---------- RECORDS FOR THE TASK

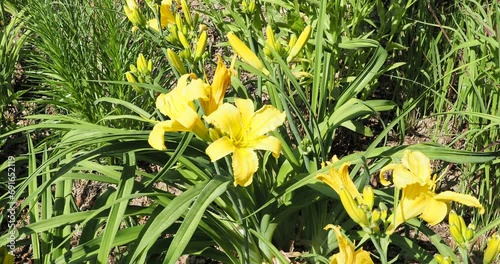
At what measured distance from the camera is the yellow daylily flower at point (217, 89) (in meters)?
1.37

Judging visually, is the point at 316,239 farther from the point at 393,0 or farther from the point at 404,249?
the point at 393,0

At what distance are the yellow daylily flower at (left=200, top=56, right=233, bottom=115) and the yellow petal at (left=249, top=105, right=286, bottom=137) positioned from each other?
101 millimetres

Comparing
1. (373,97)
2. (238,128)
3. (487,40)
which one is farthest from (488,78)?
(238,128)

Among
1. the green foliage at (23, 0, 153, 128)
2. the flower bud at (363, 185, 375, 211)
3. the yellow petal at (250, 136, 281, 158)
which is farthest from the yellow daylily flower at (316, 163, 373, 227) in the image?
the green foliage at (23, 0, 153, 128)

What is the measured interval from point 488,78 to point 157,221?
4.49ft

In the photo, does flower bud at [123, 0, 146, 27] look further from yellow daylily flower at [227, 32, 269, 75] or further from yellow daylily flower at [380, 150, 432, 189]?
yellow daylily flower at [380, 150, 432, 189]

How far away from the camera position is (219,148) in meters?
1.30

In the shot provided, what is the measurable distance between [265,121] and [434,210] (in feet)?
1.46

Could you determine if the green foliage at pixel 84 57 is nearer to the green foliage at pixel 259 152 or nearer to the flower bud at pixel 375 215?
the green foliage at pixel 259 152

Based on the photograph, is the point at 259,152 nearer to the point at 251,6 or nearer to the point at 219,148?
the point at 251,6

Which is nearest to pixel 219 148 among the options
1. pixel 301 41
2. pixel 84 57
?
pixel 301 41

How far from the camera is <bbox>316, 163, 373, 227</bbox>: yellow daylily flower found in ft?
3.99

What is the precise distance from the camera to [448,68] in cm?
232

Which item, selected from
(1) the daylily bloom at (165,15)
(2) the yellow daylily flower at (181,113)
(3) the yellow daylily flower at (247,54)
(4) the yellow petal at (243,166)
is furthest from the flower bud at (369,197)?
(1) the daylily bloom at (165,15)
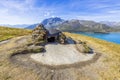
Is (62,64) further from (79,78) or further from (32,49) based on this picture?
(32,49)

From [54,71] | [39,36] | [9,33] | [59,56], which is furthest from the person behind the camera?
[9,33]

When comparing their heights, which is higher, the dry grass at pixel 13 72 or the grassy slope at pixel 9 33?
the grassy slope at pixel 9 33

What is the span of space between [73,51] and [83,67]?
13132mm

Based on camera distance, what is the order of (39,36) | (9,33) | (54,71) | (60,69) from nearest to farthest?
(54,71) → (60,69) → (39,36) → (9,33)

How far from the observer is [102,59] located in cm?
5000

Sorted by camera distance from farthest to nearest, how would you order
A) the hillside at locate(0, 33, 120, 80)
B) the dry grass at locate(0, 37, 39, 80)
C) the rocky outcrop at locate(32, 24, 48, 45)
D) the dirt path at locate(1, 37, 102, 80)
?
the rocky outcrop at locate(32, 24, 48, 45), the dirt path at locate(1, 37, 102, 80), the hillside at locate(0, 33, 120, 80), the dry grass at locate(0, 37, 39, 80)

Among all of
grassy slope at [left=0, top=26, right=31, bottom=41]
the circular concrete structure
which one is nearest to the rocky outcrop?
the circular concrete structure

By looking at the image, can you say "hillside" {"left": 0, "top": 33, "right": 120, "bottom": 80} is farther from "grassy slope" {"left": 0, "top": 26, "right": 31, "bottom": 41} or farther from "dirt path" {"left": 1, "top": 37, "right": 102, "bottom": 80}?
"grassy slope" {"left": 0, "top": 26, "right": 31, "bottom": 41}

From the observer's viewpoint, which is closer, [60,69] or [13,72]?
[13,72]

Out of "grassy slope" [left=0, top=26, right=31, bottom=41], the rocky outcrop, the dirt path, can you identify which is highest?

--------------------

WORK TO DO:
Exact repetition is required for the lines from the one that contains "Among all of" through the final line; leave out everything else.

WRITTEN REPLY:
Among all of
grassy slope at [left=0, top=26, right=31, bottom=41]
the circular concrete structure
which one is nearest to the rocky outcrop?
the circular concrete structure

By looking at the image, can you say "hillside" {"left": 0, "top": 33, "right": 120, "bottom": 80} is farther from "grassy slope" {"left": 0, "top": 26, "right": 31, "bottom": 41} or farther from "dirt path" {"left": 1, "top": 37, "right": 102, "bottom": 80}?
"grassy slope" {"left": 0, "top": 26, "right": 31, "bottom": 41}

From the observer's viewpoint, which is closer, [60,69] or [13,72]?
[13,72]

Out of "grassy slope" [left=0, top=26, right=31, bottom=41], the rocky outcrop, the dirt path, can you identify which is highest?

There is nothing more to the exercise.